__Text shown__.
'Women Who Lead' Series Concludes With a Power Message for Career Advancement

By: Christine Condon

The final episode in the "Women Who Lead" video series, which was created in partnership by the 92Y Women in Power Fellowship Program and Ellevate Network, ends with a message every woman needs to hear: "Lead your change. Lead yourself."

Susan Avarde, former head of Global Branding, Citigroup Inc. & CitiWoman, illuminates how to best set your career on a trajectory for success -- as well as how to best avoid career stagnation. Susan brings up an interesting point you don't often hear: women get a lot of advice.

"If you look at women vs. men, we get too much advice," says Susan. "It's great but we get under-sponsored." She makes the distinction between being simply mentored and having someone advocate to take your career to the next level. In other words, it would be ideal to get through the mentoring phase and move on to have an active sponsor.

"Mentoring is great when you're younger," Susan adds. "All advice is welcome. But there is a certain point when you really need somebody to actively leverage their political capital and... pave the way for you."

The real key to advancement is to be constantly learning and growing -- and taking risks to do so.

"The best advice I was given was, 'Don't be too patient.' Sometimes you do need to move from one company to another company to ensure your learning curve is moving along at a pace that you need it to do," says Susan. "I think the next generations of women coming up are going to find that the pace of change is even quicker and therefore staying within one company in the early parts of your career, I think, can just slow you down."

The danger of staying with one company for too long is that people may not be really seeing you -- seeing your talents for what they are worth or seeing your potential. Susan fears it would probably take too long to change their perception to stay on indefinitely.

"Go for the learning opportunity," she says. "Move. Don't be afraid to move to do that. Move across the country; move within the city. Then you've got a pretty deep reservoir of learnings in your mid-to-later career to draw from."

Finally, take ownership of your destiny and your career path. Susan says, "Lead your change. Lead yourself. Don't wait for others to find that opportunity for you."

__Questions to answer__.
1) Answer these questions about the article on Susan Avarde's career advice:
(a) Which two organizations created the "Women Who Lead" video series?
(b) What was the best advice Susan was given?
(c) Compared with men, what does Susan say women are, besides getting too much advice?
2) Do these statements agree with the article on Susan Avarde's career advice? For each, answer yes or no and quote the words that decide it.
(a) Susan once led Global Branding at Citigroup.
(b) Susan considers mentoring most valuable late in a career.
(c) Susan advises against moving across the country for a learning opportunity.
3) Rewrite the part of the article on Susan Avarde's career advice that opens with the words containing "Susan Avarde, former" and closes with "lot of advice.", swapping in "path" wherever "trajectory" appears.

__Data shown__.
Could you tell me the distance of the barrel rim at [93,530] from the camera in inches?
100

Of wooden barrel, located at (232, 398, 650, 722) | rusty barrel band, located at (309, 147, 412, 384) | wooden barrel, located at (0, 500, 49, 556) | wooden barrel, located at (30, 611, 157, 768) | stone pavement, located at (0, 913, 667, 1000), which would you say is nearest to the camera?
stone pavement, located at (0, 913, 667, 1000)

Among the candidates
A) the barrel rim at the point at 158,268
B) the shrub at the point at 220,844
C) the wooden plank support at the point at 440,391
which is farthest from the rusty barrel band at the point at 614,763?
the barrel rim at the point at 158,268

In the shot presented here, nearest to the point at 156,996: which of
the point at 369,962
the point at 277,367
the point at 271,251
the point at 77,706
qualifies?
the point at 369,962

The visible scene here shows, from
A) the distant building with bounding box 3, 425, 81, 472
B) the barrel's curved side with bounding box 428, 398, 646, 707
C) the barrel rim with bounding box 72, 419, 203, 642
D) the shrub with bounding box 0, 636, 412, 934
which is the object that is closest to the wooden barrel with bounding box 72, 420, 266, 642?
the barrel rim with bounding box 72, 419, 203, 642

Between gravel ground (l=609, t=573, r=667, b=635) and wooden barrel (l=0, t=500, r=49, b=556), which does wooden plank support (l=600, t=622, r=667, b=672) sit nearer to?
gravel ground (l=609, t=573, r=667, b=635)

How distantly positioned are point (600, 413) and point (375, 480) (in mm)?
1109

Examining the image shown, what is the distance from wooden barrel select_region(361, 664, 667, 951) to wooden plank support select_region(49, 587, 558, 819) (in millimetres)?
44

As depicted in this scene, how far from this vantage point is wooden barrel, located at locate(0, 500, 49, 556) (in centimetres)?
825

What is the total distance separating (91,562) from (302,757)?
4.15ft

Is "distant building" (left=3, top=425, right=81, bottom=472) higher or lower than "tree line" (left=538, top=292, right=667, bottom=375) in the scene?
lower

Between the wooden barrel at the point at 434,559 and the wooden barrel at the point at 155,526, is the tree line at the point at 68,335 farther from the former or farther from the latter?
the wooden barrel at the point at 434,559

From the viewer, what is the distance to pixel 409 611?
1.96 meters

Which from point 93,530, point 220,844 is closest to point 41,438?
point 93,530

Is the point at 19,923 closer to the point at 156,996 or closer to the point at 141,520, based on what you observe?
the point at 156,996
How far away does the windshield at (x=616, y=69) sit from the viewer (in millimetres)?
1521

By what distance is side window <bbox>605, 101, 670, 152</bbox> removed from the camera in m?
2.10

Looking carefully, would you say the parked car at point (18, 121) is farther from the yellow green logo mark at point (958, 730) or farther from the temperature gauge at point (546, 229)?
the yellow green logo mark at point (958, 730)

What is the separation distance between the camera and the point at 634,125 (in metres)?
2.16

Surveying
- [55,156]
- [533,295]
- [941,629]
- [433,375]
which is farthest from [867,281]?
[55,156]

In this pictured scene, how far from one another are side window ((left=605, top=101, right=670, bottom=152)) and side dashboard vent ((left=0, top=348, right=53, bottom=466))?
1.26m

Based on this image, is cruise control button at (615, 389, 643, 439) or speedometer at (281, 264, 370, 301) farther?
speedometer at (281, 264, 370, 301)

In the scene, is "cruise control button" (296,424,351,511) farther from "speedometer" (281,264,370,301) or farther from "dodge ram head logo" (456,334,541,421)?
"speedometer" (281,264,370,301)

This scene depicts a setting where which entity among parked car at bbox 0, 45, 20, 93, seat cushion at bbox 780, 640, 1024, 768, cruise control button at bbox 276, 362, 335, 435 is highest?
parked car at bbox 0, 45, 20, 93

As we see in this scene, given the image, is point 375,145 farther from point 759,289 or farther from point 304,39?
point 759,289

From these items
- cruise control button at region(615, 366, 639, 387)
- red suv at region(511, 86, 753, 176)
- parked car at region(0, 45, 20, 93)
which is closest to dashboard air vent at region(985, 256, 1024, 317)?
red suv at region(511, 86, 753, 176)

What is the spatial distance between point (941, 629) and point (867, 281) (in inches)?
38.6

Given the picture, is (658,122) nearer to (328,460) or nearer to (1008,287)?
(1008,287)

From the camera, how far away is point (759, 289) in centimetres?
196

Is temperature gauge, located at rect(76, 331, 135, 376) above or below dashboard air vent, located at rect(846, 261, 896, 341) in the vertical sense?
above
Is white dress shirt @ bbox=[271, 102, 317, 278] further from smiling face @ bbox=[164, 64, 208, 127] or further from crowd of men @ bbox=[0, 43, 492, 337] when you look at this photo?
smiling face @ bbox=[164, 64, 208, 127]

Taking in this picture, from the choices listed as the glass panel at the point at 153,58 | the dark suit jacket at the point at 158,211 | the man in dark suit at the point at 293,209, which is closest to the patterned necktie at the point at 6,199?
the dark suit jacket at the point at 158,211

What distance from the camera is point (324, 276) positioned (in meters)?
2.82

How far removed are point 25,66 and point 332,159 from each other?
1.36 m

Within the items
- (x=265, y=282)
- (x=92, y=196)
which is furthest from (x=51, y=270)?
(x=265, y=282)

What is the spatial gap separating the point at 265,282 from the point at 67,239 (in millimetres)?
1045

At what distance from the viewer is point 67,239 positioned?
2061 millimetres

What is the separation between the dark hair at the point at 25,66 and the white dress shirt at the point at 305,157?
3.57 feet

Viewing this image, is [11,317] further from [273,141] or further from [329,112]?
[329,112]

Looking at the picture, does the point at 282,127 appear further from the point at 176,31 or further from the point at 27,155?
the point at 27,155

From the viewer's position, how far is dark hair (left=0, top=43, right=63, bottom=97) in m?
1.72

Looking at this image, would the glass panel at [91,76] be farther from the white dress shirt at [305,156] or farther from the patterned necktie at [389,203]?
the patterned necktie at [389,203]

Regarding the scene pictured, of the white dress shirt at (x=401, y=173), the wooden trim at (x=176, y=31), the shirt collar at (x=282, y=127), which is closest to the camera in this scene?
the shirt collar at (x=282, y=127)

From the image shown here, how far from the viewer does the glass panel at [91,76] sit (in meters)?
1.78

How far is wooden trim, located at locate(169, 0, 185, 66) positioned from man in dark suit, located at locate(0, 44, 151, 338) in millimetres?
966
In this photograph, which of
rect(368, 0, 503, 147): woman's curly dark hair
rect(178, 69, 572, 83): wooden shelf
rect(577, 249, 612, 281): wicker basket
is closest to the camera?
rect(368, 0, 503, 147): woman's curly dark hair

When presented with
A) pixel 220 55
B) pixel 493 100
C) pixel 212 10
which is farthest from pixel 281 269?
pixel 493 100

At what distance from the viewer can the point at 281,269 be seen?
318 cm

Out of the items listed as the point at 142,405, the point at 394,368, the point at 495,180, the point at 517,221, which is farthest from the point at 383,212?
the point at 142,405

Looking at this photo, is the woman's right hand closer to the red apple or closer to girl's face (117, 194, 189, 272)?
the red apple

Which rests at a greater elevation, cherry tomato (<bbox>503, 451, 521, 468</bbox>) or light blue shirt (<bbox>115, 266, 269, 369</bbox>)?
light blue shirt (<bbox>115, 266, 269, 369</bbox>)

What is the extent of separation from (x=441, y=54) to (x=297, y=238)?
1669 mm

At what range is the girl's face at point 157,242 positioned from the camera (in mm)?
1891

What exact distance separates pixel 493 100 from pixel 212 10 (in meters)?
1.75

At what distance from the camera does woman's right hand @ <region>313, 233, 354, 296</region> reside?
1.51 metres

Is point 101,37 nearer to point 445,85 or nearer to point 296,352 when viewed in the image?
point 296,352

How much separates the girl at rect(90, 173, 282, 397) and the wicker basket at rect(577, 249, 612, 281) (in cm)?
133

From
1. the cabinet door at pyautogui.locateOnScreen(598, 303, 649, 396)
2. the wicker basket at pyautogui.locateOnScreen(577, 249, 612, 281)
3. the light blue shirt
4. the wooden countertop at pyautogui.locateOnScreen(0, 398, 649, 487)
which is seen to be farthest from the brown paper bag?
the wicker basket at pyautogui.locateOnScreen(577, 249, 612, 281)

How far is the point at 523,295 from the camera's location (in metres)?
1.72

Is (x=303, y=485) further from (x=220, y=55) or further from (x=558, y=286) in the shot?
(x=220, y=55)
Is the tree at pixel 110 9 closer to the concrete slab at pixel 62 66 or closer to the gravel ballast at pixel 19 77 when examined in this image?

__Numbered responses__.
1)
(a) The 92Y Women in Power Fellowship Program and Ellevate Network.
(b) "Don't be too patient."
(c) Under-sponsored.

2)
(a) Yes: "Susan Avarde, former head of Global Branding, Citigroup Inc. & CitiWoman"
(b) No: "Mentoring is great when you're younger"
(c) No: "Move across the country; move within the city."

3)
Susan Avarde, former head of Global Branding, Citigroup Inc. & CitiWoman, illuminates how to best set your career on a path for success -- as well as how to best avoid career stagnation. Susan brings up an interesting point you don't often hear: women get a lot of advice.